I am the blessed wife of my husband Mike, and proud, stay-at-home mom to my two girls, Laura and Celia. I taught school for 6 years before having my first daughter and am LOVING the phase of life I am in right now. I love the Lord and I strive each day to remind my girls how much He loves them. I feel like I was made to be a mommy. ;-)
I have been agonizing over this "BLOG thing" for months now. What should I call it? What will I write? Who will care to read about what I write? But I keep coming back to one thing. Or, rather, many 'Little Things.' 'Little Things' fill our days, our weeks, our years, our lifetimes. It's my desire every day to notice the 'Little Things,' embrace them, and enjoy them. 'Little Things' are tickles from my girls, bubble hairdos in the bathtub, peanut butter fingerprints on my refrigerator. 'Little Things' are the smell of cupcakes in the oven, the first blossoms on the tomato plants in our garden, Mike's hand in mine as we sit on the patio after a busy day. I hope that this BLOG can serve as my memory bank for all the the 'Little Things' that so beautifully fill the moments in my days. I want so badly to burn them into my memory, into a place where I can retrieve them and smile about them one day when my life finds me in a new place. I don't know how interesting it will be for others to read these chronicles, but I think it will be invaluable to me. And maybe, just maybe, it might encourage and remind you to take time to Enjoy The Little Things in your life. We all have them. And they are our greatest gifts.
I took Laura, my almost-four-year-old, to the dentist today. To my surprise, she hopped up when the hygienist called her name, and skipped off to the examining room without Mommy. For Laura, that was a big deal. She has been Mommy's shadow all of her short little life, and is often quite fearful of new situations. This was just the encouragement I needed as preschool quickly approaches. I have been nervous about the adjustment. How will she react when I drop her off? (How will I react?) Will she be scared? (Will I be able to hold back my tears?) Will she make new friends? (Will she be a leader or a follower?) Will she be OK? Of course she will.

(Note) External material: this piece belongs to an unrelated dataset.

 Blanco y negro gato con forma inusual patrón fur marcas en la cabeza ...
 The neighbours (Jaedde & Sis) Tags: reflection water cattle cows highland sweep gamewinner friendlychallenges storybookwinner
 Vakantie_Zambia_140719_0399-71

But as moms, we all want the best for our kids and it's hard to see them struggle. And I won't lie. It will be difficult for me, too. Difficult to say good-bye to my little buddy, my Laura who goes everywhere with me, works with me in the yard, assists on shopping adventures, chats non-stop... My girl who asks for daily cuddle breaks where we sit and snuggle and talk and read and rest. We've grown quite comfortable in this life of privacy and serenity where time seems to stand still. But it doesn't really. Time marches on. And I guess it's time to learn to find that new beat so we can march along, if ever so begrudgingly... Lord, please bless and protect and care for my girl where I cannot. May our bond grow ever-stronger as we spend more time apart. May my tears be cleansing and my words encouraging as we find our way. And thank you for the past 4 years... the best 4 years of my life.